| The bracketed partitions of P(n,t) are of the form (u_1)^e(1) (u_2)^e(2) ... (u_n)^e(n) with coefficients given by (-1)^(n-1+e(1)) * [2*(n-1)-e(1)]! / [ 2^e(2) (e(2))! * 3^e(3) (e(3))! * ... n^e(n) * (e(n))! ] .
Contribution from Tom Copeland, Sep 06 2011: (Start)
Let h(t) = 1/(df(t)/dt)
= 1/Ev[u./(1-u.t)]
= 1/((u_1)+(u_2)*t+(u_3)*t^2+(u_4)*t^3+...),
where Ev denotes umbral evaluation.
Then for the partition polynomials of A133932,
n!*P(n,t) = ((t*h(y)*d/dy)^n) y evaluated at y=0,
and the compositional inverse of f(t) is
g(t) = exp(t*h(y)*d/dy) y evaluated at y=0.

Dataset entries:
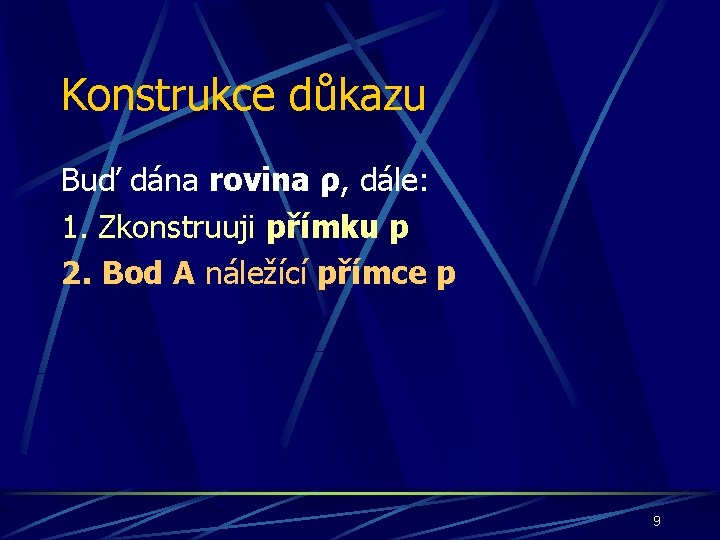 Konstrukce důkazu

Buď dána rovina ρ, dále:

1. Zkonstruuji přímku p

2. Bod A náležící přímce p

9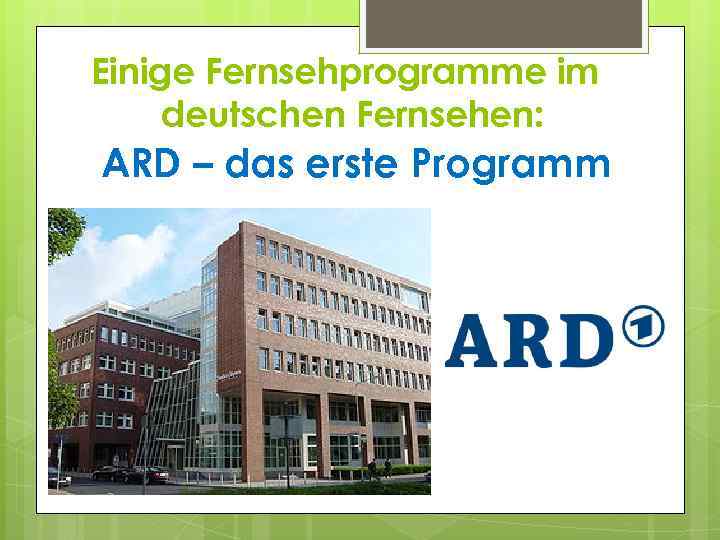 Einige Fernsehprogramme im deutschen Fernsehen:

ARD – das erste Programm

ARD 1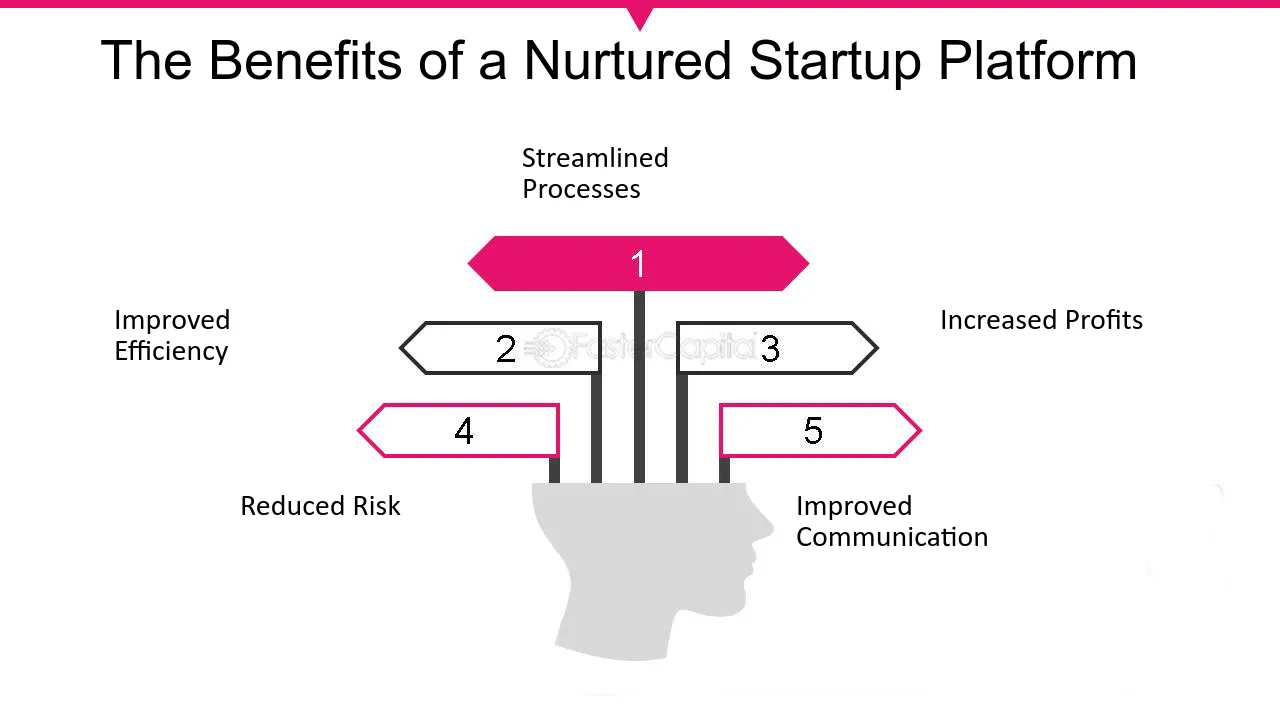 The Benefits of a Nurtured Startup Platform

Streamlined Processes

1

Improved Efficiency

2

3

Increased Profits

4

5

Reduced Risk

Improved Communication

FasterCapital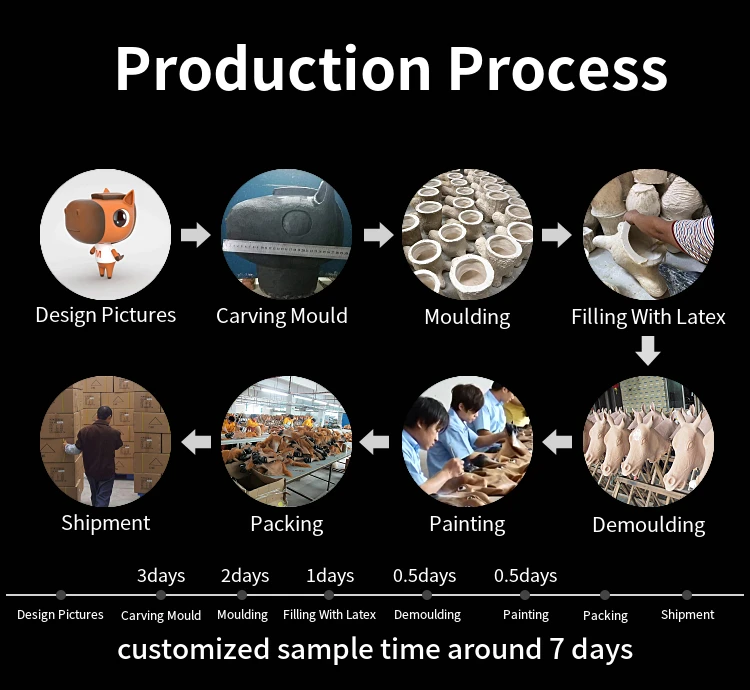 Production Process

Design Pictures
Carving Mould
Moulding
Filling With Latex
Demoulding
Painting
Packing
Shipment

3days
2days
1days
0.5days
0.5days

Design Pictures
Carving Mould
Moulding
Filling With Latex
Demoulding
Painting
Packing
Shipment

customized sample time around 7 days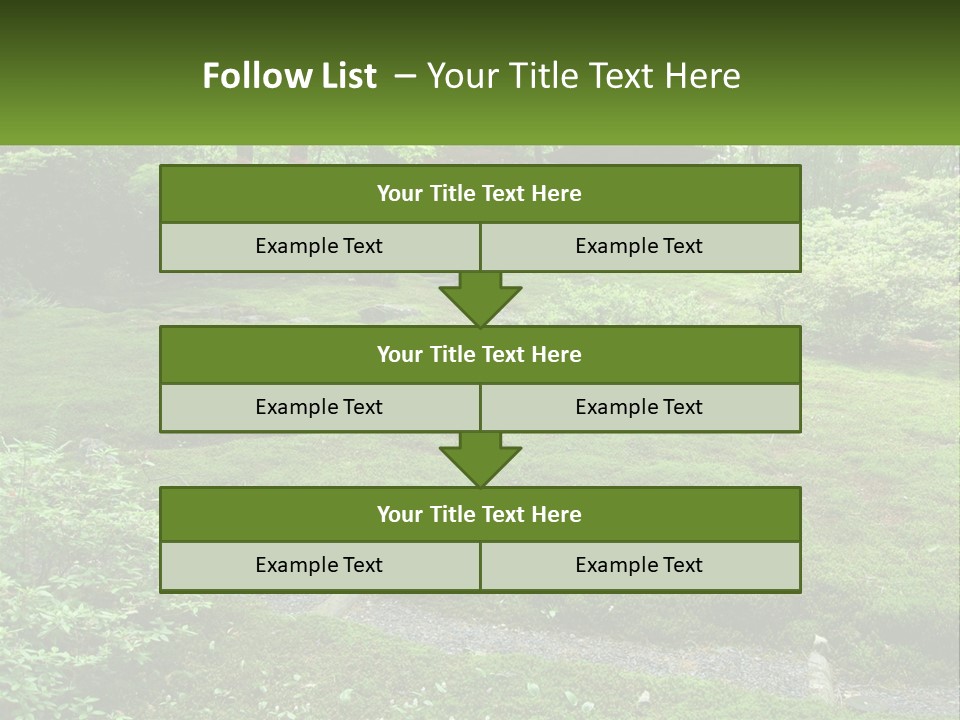 Follow List – Your Title Text Here

Your Title Text Here

Example Text

Example Text

Your Title Text Here

Example Text

Example Text

Your Title Text Here

Example Text

Example Text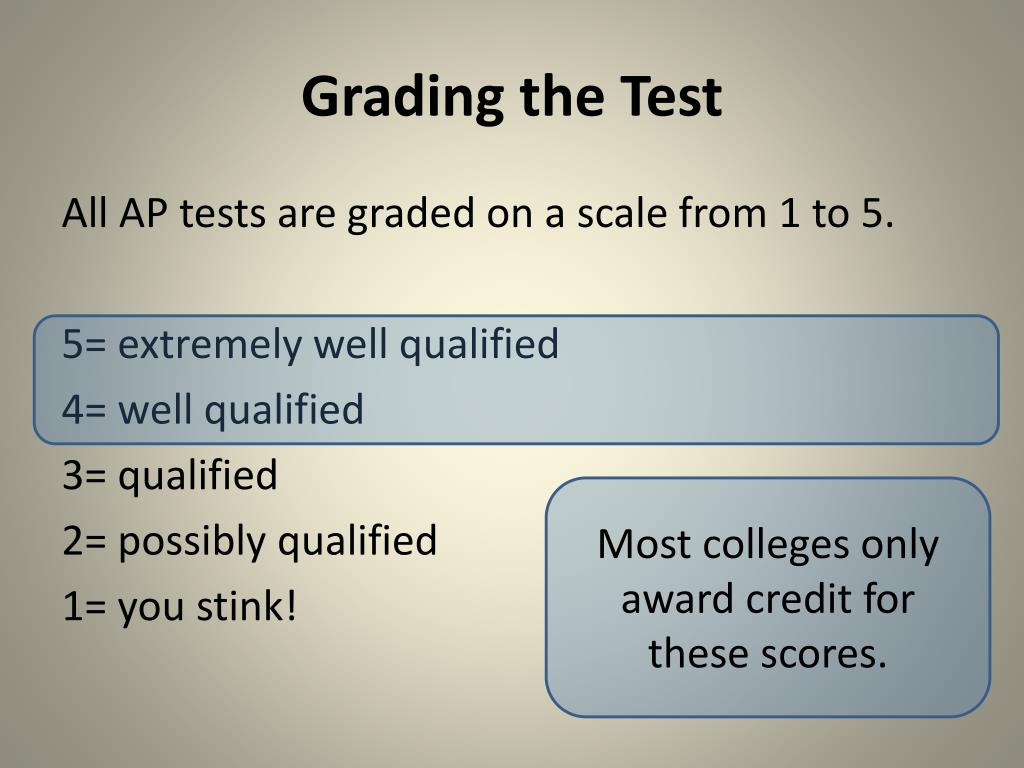 Grading the Test

All AP tests are graded on a scale from 1 to 5.

5= extremely well qualified
4= well qualified
3= qualified
2= possibly qualified
1= you stink!

Most colleges only award credit for these scores.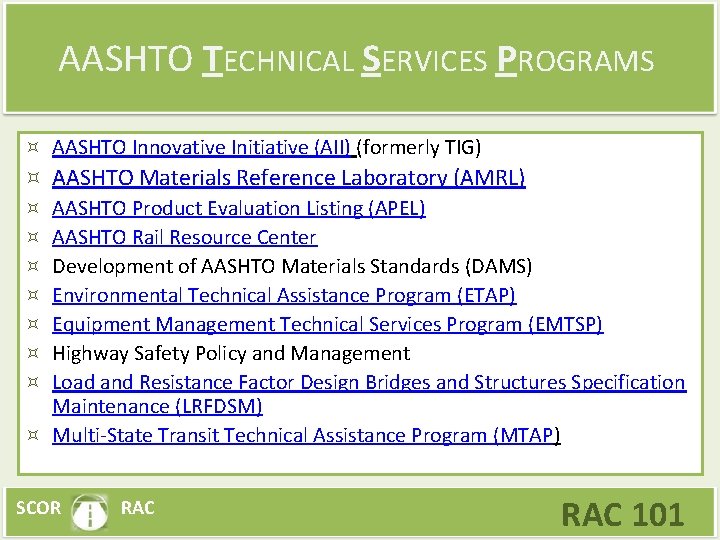 AASHTO TECHNICAL SERVICES PROGRAMS

¤ AASHTO Innovative Initiative (AII) (formerly TIG)
¤ AASHTO Materials Reference Laboratory (AMRL)
¤ AASHTO Product Evaluation Listing (APEL)
¤ AASHTO Rail Resource Center
¤ Development of AASHTO Materials Standards (DAMS)
¤ Environmental Technical Assistance Program (ETAP)
¤ Equipment Management Technical Services Program (EMTSP)
¤ Highway Safety Policy and Management
¤ Load and Resistance Factor Design Bridges and Structures Specification Maintenance (LRFDSM)
¤ Multi-State Transit Technical Assistance Program (MTAP)

SCOR RAC

RAC 101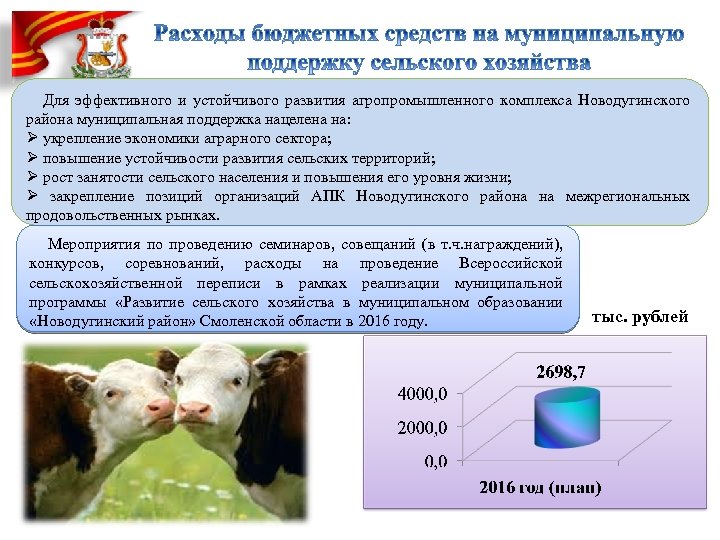 Расходы бюджетных средств на муниципальную поддержку сельского хозяйства

Для эффективного и устойчивого развития агропромышленного комплекса Новодугинского района муниципальная поддержка нацелена на:
➢ укрепление экономики аграрного сектора;
➢ повышение устойчивости развития сельских территорий;
➢ рост занятости сельского населения и повышения его уровня жизни;
➢ закрепление позиций организаций АПК Новодугинского района на межрегиональных продовольственных рынках.

Мероприятия по проведению семинаров, совещаний (в т.ч.награждений), конкурсов, соревнований, расходы на проведение Всероссийской сельскохозяйственной переписи в рамках реализации муниципальной программы «Развитие сельского хозяйства в муниципальном образовании «Новодугинский район» Смоленской области в 2016 году.

тыс. рублей

2698,7

4000,0
2000,0
0,0

2016 год (план)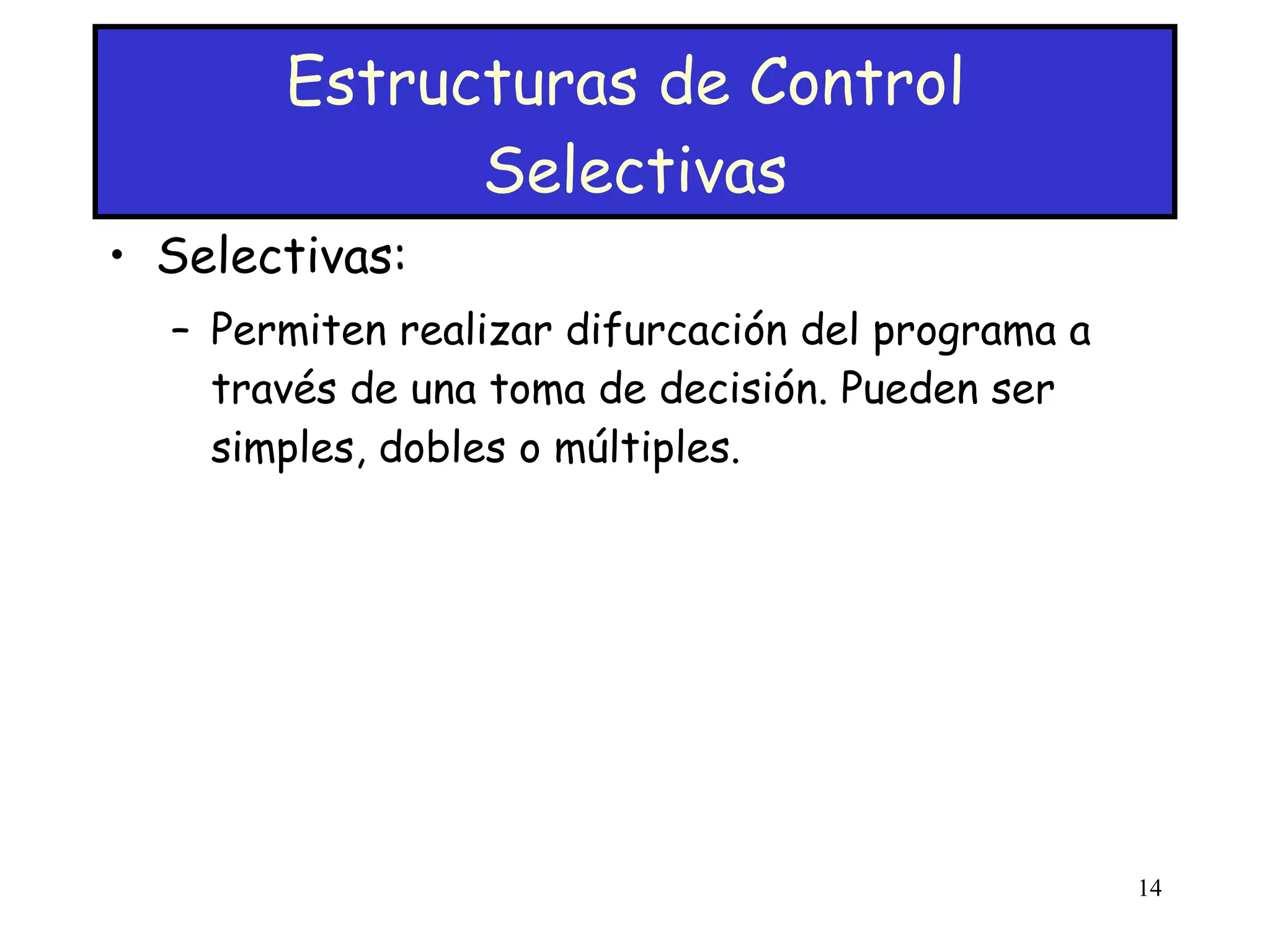 Estructuras de Control Selectivas

• Selectivas:

– Permiten realizar difurcación del programa a través de una toma de decisión. Pueden ser simples, dobles o múltiples.

14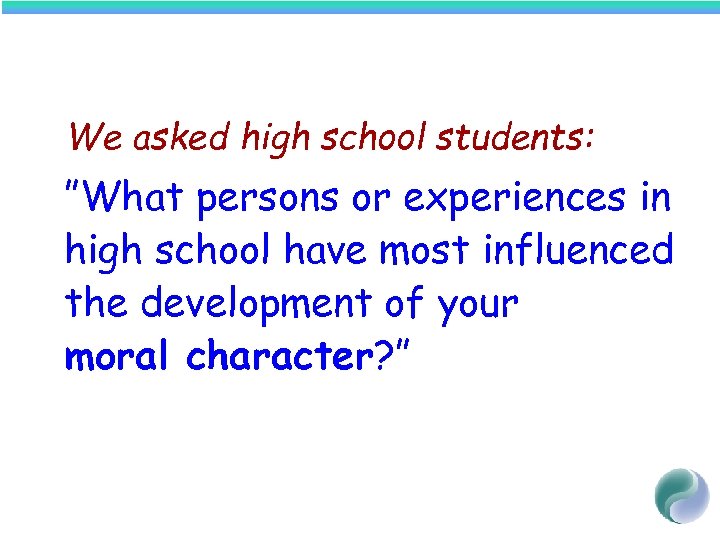 We asked high school students:

"What persons or experiences in high school have most influenced the development of your moral character?"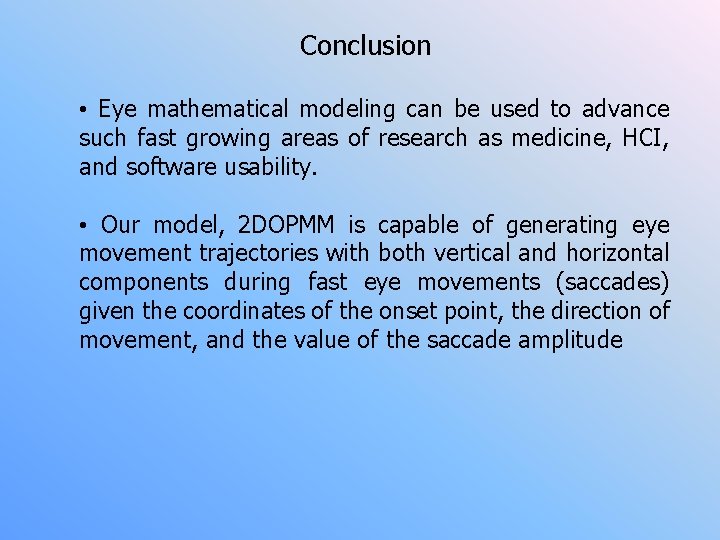 Conclusion

• Eye mathematical modeling can be used to advance such fast growing areas of research as medicine, HCI, and software usability.

• Our model, 2DOPMM is capable of generating eye movement trajectories with both vertical and horizontal components during fast eye movements (saccades) given the coordinates of the onset point, the direction of movement, and the value of the saccade amplitude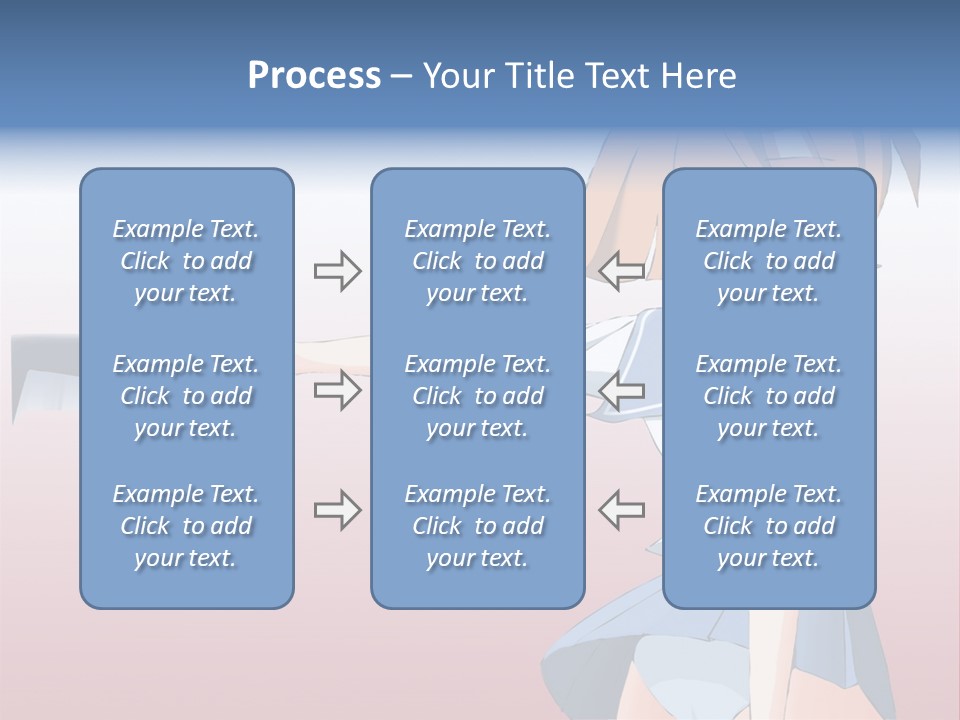 Process – Your Title Text Here

Example Text. Click to add your text.

Example Text. Click to add your text.

Example Text. Click to add your text.

Example Text. Click to add your text.

Example Text. Click to add your text.

Example Text. Click to add your text.

Example Text. Click to add your text.

Example Text. Click to add your text.

Example Text. Click to add your text.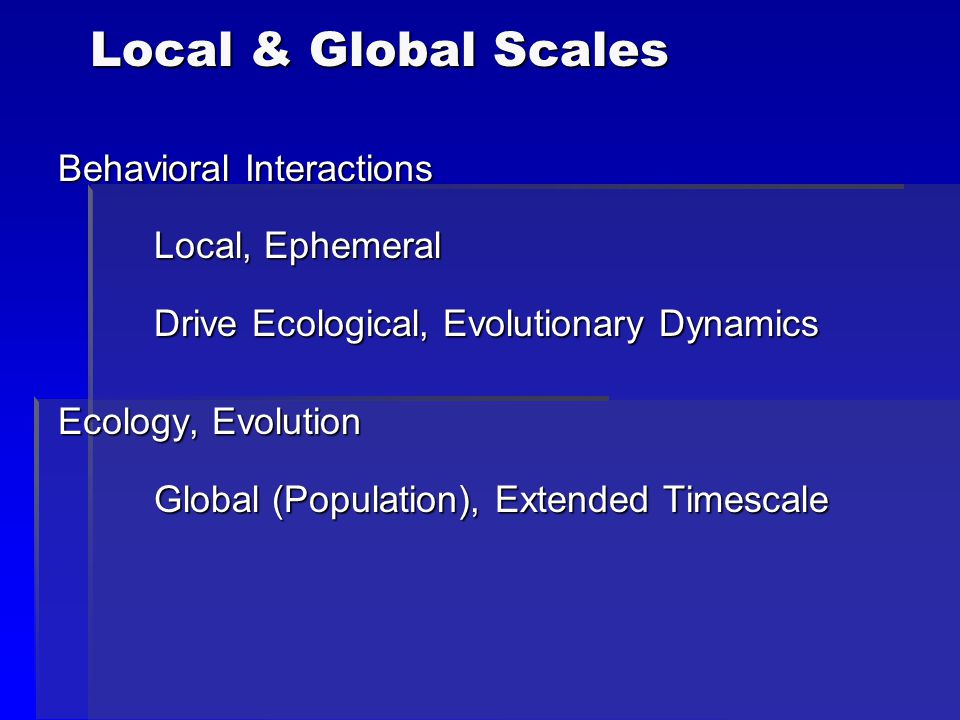 Local & Global Scales

Behavioral Interactions

Local, Ephemeral

Drive Ecological, Evolutionary Dynamics

Ecology, Evolution

Global (Population), Extended Timescale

Exercise requirements:
1. In the partition polynomial passage, what does Ev denote?
2. Copy the partition polynomial passage between "Let h(t) = 1/(df(t)/dt)" and "evaluated at y=0.", inclusive.

Responses in order:
1. Umbral evaluation.

2.
Let h(t) = 1/(df(t)/dt)
= 1/Ev[u./(1-u.t)]
= 1/((u_1)+(u_2)*t+(u_3)*t^2+(u_4)*t^3+...),
where Ev denotes umbral evaluation.
Then for the partition polynomials of A133932,
n!*P(n,t) = ((t*h(y)*d/dy)^n) y evaluated at y=0,
and the compositional inverse of f(t) is
g(t) = exp(t*h(y)*d/dy) y evaluated at y=0.